Northern Ireland

Authority in Colin Duffy case rests with London tribunal

Colin Duffy Image copyright Pacemaker
Image caption Colin Duffy is one of three men facing trial on charges of belonging to an IRA grouping, and attempting to murder members of the PSNI

High Court judges have ruled they have no jurisdiction to hear a legal challenge by republican Colin Duffy.

Exclusive authority for determining the case was held to rest with London's Investigatory Powers Tribunal.

Mr Duffy, 48, is challenging the government for allegedly refusing to guarantee his meetings with lawyers were not under covert surveillance.

He is one of three men facing trial on charges of being in an IRA grouping, and attempting to murder PSNI members.

They face further counts of possessing firearms and ammunition, and conspiracy to murder security force members.

The alleged offences are connected to a gun attack on a police convoy in north Belfast.

A PSNI Landrover and two accompanying vehicles came under fire on the Crumlin Road in December 2013.

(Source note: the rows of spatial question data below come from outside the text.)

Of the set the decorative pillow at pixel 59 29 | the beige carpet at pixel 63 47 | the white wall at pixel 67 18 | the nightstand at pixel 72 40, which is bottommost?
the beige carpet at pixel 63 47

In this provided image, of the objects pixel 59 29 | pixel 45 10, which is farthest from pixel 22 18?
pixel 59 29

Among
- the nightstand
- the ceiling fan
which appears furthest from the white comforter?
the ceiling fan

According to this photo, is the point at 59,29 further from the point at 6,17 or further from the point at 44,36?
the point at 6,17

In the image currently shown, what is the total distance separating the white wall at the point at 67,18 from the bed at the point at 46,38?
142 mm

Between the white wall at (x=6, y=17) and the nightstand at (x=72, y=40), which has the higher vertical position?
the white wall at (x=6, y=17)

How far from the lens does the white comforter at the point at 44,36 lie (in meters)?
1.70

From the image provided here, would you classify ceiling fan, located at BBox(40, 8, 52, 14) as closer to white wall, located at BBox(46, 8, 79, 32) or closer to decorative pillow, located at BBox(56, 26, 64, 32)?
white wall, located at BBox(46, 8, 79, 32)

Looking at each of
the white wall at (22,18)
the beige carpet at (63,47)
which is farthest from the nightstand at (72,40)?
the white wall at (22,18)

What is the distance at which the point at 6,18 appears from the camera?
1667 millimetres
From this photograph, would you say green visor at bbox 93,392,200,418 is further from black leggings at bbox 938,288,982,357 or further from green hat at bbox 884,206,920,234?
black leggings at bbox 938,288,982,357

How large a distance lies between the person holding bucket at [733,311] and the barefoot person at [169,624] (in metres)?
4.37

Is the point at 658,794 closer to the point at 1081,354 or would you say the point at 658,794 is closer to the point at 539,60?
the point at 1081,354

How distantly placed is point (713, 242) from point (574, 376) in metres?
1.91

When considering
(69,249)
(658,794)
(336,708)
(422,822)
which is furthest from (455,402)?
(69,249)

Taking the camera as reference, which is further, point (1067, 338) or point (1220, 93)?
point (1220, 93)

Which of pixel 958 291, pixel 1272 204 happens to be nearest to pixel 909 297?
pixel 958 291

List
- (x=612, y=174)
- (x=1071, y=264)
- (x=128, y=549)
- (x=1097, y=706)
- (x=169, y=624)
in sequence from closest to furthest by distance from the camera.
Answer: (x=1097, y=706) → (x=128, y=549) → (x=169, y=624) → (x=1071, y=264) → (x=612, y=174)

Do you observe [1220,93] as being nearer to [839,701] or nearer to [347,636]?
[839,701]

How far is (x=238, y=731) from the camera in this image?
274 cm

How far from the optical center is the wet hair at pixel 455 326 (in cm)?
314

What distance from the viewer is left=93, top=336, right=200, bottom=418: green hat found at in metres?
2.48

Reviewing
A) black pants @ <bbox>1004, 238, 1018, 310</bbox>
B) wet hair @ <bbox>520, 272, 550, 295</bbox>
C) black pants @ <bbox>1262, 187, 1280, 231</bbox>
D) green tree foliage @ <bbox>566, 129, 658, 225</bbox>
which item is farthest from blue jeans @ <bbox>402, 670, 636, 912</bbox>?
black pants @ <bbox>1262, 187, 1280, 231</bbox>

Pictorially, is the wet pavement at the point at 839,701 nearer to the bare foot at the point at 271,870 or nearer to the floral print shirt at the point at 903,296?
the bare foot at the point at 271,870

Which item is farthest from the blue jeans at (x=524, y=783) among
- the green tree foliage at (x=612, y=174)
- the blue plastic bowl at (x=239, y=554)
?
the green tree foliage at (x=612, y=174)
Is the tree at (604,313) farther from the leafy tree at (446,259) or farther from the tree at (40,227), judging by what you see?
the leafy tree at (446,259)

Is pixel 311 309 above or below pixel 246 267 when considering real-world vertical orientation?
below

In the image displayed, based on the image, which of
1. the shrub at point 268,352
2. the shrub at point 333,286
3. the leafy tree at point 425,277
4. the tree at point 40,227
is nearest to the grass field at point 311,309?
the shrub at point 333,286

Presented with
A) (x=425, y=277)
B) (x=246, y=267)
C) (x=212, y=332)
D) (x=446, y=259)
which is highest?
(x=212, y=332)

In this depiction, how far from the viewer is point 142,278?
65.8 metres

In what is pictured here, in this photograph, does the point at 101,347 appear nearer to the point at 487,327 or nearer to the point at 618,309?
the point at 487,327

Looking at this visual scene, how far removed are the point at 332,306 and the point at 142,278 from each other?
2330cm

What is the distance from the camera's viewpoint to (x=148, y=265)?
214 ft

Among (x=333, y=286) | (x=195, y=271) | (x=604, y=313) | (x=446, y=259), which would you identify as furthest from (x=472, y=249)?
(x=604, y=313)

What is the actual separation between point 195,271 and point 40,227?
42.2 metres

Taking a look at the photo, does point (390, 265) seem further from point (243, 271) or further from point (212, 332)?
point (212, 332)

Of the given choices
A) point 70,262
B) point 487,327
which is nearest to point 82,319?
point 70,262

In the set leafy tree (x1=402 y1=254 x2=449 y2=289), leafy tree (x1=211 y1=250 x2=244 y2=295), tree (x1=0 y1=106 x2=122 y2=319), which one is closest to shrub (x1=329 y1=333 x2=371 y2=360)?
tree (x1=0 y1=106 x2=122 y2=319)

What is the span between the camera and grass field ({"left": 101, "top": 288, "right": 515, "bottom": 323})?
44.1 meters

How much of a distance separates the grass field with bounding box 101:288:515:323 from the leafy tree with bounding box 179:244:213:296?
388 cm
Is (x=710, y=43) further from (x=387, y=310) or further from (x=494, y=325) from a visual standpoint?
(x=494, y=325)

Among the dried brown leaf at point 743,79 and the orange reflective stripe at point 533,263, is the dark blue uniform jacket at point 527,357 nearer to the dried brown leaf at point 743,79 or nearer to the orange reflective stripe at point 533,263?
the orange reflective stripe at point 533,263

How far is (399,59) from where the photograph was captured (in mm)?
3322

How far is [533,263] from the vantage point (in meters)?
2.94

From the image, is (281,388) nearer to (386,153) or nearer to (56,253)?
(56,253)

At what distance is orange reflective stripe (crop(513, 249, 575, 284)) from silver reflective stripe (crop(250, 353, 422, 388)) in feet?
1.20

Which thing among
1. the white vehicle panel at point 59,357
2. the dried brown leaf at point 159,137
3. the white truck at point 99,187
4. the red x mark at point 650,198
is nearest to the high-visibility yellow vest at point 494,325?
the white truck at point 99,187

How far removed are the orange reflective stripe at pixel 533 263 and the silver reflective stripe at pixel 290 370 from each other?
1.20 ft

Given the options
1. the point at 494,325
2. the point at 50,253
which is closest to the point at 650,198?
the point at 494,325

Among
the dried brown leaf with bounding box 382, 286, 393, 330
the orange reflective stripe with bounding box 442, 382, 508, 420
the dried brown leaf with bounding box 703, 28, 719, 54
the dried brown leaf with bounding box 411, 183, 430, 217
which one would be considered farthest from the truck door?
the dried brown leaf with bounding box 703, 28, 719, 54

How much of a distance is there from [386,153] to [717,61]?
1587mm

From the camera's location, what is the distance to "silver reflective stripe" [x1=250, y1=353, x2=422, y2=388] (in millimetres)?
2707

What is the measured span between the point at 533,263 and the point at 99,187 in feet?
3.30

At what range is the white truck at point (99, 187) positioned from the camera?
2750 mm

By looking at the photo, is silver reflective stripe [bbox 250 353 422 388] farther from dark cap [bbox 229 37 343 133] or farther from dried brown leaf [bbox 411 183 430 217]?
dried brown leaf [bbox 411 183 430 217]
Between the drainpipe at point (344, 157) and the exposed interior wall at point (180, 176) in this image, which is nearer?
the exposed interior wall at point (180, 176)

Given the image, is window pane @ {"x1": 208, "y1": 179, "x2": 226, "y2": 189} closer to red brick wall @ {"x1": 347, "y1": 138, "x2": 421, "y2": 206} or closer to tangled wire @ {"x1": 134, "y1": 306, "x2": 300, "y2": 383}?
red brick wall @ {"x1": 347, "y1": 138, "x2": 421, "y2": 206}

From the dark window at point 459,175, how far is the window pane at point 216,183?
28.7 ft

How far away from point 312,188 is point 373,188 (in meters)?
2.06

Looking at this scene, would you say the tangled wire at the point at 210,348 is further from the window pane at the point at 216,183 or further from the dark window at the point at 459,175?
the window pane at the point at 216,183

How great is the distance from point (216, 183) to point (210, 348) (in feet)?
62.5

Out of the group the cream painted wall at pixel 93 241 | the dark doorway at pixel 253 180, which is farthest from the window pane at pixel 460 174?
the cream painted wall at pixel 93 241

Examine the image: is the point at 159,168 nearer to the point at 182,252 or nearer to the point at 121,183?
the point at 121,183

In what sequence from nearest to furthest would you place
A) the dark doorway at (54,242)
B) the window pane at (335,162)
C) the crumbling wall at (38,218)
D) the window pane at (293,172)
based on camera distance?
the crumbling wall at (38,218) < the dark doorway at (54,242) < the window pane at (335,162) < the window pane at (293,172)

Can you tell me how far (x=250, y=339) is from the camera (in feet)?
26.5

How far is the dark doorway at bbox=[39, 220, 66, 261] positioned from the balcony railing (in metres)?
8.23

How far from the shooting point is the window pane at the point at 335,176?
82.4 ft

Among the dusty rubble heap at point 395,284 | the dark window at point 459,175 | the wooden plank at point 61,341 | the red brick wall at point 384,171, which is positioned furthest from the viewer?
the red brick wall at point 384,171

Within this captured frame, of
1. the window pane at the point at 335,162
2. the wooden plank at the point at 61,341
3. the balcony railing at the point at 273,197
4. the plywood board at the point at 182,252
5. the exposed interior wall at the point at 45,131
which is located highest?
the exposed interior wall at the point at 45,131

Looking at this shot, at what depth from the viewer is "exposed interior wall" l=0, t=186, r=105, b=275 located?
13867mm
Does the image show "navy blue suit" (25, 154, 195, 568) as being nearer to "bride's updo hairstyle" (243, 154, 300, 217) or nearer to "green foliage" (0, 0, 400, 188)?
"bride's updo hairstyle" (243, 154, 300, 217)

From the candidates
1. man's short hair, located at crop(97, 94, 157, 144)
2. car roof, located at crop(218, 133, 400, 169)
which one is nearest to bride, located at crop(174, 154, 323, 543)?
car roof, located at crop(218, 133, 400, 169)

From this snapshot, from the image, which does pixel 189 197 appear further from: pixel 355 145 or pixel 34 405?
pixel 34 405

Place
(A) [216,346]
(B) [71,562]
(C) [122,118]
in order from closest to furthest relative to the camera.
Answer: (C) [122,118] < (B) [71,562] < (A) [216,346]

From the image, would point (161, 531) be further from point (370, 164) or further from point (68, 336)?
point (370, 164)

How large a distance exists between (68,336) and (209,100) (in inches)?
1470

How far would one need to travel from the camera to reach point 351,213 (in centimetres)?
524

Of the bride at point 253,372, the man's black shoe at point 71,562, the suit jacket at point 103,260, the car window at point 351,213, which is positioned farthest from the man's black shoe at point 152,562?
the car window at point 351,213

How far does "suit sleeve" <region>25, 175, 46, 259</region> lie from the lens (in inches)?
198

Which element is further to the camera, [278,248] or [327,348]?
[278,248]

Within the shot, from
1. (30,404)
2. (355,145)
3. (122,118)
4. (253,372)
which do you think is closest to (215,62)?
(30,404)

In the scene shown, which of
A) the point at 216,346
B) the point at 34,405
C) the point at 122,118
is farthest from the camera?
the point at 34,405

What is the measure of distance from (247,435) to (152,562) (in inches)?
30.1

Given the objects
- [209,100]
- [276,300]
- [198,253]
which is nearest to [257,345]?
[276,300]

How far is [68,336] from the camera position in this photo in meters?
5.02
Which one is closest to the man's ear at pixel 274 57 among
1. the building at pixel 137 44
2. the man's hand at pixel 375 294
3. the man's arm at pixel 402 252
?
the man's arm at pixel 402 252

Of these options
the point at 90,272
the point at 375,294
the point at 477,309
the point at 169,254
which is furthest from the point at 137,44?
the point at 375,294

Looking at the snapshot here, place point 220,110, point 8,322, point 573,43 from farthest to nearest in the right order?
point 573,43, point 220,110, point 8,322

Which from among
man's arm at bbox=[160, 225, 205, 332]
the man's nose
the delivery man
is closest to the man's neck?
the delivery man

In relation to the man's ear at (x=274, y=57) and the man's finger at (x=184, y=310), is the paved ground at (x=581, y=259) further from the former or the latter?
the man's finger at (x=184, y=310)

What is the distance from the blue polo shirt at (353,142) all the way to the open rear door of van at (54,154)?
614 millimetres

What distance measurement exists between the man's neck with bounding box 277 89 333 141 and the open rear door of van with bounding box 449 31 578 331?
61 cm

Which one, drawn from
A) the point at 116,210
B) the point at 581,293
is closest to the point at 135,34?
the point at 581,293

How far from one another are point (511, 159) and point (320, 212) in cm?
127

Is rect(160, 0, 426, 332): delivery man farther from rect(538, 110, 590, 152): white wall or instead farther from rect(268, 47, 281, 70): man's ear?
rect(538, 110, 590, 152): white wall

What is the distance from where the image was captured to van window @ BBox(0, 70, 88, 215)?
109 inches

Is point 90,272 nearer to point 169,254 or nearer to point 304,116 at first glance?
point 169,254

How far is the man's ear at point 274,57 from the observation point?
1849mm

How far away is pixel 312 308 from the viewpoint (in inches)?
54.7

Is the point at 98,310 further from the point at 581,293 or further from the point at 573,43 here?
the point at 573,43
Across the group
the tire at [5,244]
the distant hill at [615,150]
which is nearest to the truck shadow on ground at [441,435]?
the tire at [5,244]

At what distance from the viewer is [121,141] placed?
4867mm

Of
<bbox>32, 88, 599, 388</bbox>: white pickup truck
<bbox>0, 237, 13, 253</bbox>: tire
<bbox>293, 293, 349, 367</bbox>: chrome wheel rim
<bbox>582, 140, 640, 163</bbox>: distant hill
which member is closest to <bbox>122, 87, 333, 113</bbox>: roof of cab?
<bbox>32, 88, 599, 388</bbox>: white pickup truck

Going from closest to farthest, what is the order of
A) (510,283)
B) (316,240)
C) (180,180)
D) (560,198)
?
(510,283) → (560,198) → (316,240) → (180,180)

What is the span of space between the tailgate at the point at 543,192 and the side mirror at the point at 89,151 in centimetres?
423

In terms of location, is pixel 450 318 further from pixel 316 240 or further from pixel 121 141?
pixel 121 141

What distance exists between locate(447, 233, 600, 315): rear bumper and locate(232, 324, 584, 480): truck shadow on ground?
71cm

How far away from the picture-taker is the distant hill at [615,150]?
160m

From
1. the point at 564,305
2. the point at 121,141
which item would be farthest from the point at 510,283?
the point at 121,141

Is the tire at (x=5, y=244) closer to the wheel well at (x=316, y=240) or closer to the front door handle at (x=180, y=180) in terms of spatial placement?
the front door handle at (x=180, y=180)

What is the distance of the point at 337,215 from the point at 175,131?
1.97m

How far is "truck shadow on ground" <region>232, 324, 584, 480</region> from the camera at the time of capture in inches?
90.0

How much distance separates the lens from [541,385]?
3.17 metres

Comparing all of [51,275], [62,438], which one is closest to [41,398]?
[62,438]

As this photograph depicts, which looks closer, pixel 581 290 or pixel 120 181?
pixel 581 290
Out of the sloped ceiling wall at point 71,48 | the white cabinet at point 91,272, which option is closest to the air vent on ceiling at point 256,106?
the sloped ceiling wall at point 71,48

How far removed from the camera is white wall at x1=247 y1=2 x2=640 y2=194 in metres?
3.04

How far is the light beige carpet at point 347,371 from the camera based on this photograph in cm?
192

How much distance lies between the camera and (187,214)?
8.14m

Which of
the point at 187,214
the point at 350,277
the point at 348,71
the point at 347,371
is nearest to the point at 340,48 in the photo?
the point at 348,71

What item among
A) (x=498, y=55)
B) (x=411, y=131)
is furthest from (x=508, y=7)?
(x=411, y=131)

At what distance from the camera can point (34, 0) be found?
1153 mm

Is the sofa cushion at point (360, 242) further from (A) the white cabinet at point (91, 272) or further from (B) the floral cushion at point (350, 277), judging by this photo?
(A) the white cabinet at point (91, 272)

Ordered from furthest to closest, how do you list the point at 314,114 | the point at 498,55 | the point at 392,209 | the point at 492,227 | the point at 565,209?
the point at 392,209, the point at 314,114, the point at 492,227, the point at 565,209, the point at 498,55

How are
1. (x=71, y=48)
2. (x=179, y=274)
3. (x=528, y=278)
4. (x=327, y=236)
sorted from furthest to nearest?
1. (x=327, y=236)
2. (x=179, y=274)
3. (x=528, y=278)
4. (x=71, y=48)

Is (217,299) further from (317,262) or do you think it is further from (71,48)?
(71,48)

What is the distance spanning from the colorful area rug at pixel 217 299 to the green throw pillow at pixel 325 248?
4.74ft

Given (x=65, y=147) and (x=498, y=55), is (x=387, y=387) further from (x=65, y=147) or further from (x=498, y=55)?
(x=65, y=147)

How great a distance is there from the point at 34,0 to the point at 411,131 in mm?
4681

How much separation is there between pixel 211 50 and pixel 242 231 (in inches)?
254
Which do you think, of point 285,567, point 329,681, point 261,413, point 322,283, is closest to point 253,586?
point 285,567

Mr Duffy, from Lurgan, County Armagh, is charged along with Alex McCrory, 54, from Sliabh Dubh View in Belfast; and Henry Fitzsimons, 47, of no fixed address.

Assurances

Separate legal proceedings were launched in an effort to gain assurances that the security services were not listening in to Mr Duffy's legal consultations.

He was said to have received satisfactory assurances from the Prison Service, Courts and Tribunal Service and the National Crime Agency.

But no such guarantee was given by the Home Office.

A panel of three senior judges had to first determine if they had authority to deal with the case, or if the issues should go before the Investigatory Powers Tribunal set up to monitor surveillance authorised under the 2000 Regulation of Investigatory Powers Act (RIPA).

The tribunal sits as an independent court to decide on allegations of unlawful intrusion by public bodies and claims under the Human Rights Act.

Delivering judgment, Lord Justice Weatherup held that the proceedings were directed against the secretary of state as representative of the intelligence services.

He confirmed: "We are satisfied that the Divisional Court (of the High Court) does not have jurisdiction to hear this application for judicial review, and that exclusive jurisdiction lies with the Investigatory Powers Tribunal."